I’ve not been having a good week so far, and the stress is eating at me from beneath my skin; it’s only a matter of time until I am nothing more than walking bones, another mindless automaton for some hero–some chickabiddy in shiny, expensive armor–to slay. A few swipes of the sword and down I’ll go, surely, a pile of my former self. I’d fight back, but the thing with skeletons is that they draw no conclusions of their own and take no initiative. And sorry, hero, but I don’t drop any good loot. Unless you’re looking to craft something from my bones. By all means, please do. Give my existence kind of purpose because, as of late, I’m beginning to believe I don’t have one.
This horrible mindset is what blossoms when you spend day after day changing your old mailing address to your new mailing address to only discover, much to your horror, that only some mail is coming through, some is being returned to sender, and that if I want to get a better guarantee on mail being delivered to Grimmauld Place, a form for the USPS has to be filled out. A form. However, I also then got confirmation from the USPS that my new mailing address has been confirmed. Whaaa. Conflicting information is conflicting. Also, this is the first time in, oh, like 10+ years of receiving mail that I’ve had to fill out a form for envelopes to get stuffed into a tiny box. I’d ignore all this hassle and get a P.O. box at the local office, but I already went to a lot of trouble with changing addresses and paying cash-money for mail to be forwarded. Fun times.

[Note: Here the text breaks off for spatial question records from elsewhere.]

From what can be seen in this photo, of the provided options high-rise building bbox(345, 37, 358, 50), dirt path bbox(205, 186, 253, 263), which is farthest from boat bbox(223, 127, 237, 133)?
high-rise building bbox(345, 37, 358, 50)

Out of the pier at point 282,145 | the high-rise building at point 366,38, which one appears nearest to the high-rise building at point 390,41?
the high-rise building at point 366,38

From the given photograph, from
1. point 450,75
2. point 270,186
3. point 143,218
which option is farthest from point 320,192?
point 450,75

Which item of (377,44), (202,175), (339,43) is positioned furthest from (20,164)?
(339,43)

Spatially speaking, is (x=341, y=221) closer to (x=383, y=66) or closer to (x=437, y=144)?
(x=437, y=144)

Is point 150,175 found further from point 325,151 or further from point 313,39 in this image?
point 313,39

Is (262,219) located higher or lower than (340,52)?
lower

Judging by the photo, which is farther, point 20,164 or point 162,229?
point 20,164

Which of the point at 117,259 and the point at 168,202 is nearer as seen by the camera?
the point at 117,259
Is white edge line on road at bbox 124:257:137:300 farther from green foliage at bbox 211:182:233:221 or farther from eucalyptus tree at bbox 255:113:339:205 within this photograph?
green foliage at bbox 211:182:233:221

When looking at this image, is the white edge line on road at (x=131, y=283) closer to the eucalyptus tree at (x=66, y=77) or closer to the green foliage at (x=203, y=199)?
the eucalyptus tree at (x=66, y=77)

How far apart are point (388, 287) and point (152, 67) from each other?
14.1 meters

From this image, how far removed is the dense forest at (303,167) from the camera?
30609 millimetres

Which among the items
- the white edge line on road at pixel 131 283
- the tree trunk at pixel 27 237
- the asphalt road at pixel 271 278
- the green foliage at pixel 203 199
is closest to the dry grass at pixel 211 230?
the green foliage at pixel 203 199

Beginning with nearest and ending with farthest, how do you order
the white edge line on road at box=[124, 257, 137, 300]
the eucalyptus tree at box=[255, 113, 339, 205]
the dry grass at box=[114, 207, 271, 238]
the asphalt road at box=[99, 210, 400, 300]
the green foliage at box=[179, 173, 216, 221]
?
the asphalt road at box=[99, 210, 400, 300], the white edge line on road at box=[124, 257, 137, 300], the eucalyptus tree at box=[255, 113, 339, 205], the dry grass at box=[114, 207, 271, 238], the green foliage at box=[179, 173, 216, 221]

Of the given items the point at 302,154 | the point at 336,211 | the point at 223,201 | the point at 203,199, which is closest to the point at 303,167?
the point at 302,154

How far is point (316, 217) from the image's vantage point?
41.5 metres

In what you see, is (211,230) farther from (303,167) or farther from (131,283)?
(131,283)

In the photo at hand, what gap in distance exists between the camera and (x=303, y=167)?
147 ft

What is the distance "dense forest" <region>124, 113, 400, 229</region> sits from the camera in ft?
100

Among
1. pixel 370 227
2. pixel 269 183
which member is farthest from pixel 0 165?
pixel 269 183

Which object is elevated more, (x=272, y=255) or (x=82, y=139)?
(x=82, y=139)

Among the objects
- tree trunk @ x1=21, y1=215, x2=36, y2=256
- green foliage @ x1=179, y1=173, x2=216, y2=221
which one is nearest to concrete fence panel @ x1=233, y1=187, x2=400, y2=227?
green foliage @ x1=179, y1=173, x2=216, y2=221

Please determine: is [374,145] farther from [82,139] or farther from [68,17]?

Which, I guess, leads us to videogames. Seems like with each day that passes, Grinding Down becomes a little less focused on solely gaming, with my personal life creeping in at the cracks. To be honest, I don’t know how I feel about this, but it’s somewhat inevitable. As a 28-year-old being, I can no longer just play games all day long. I have to sleep, to eat, to go to work, to work, to come home from work, to eat, to shower, to try and make a name for myself–whether through art or writing or simply having everything fall magically and happily into place–and then sleep again. Gaming was a whole lot easier when it was just that: playing a game for as long as I wanted. Maybe taking a break because it was dinner time, and Mom made her marvy tuna noodle casserole, but then kicking back for the remainder of the night for some grinding or item collecting or what-have-you. Now, not only is there the actual videogame to consider, but the game of balance, of time, of giving all you can safely give.
This week, I’ve been using my videogames as both a distraction and dose of relaxation. They are a reward for what little success–or failure–I accomplish every day, and I’m so thankful for them. Don’t want to know what kind of monster I’d turn into without ’em; certainly something worse than a skeleton and bigger than a breadbox.
Getting lost again in Bastion‘s colorful world of Caelondia was heavenly, and I’m already ankle-deep in New Game+ mode, focusing on completing all those mini-challenges in the Bastion’s Shrine. It’s fun to discover the narrator saying different things the second time around, and the button-mashing is actually surprisingly therapeutic. Sometimes it’s more than button-mashing, but for the most part, you just wipe out everything in your path, and a single button pushed over and over again can do that. Watch out, Squirts. The Kid…is back, and he’s got a machete leveled up to the max.
Just finished up my third complete playthrough of Fallout: New Vegas, siding with NCR all the way to the end. Immediately after skipping the credits, I created a fourth dude named Rhaegar who will ultimately be the pawn for siding with Mr. House and getting to try out all those new weapons in the Gun Runners’ Arsenal DLC. Here’s the tagged skills I selected for this build: Guns, Lockpick, and Explosives. If only explosives actually blew doors off their handles and cracked open safes, then I wouldn’t need Lockpicking, but alas, that skill is vital for both XP and moving forward.
And then there’s been some more adventuring in Chrono Trigger. Right now, the game is saved outside a place imaginatively called…Magic Cave. I’m saving that experience for the right time, which could very well be tonight. I don’t know. We’ll see if I even make it home alive; the stress, the stress. It’s still eating at me right now.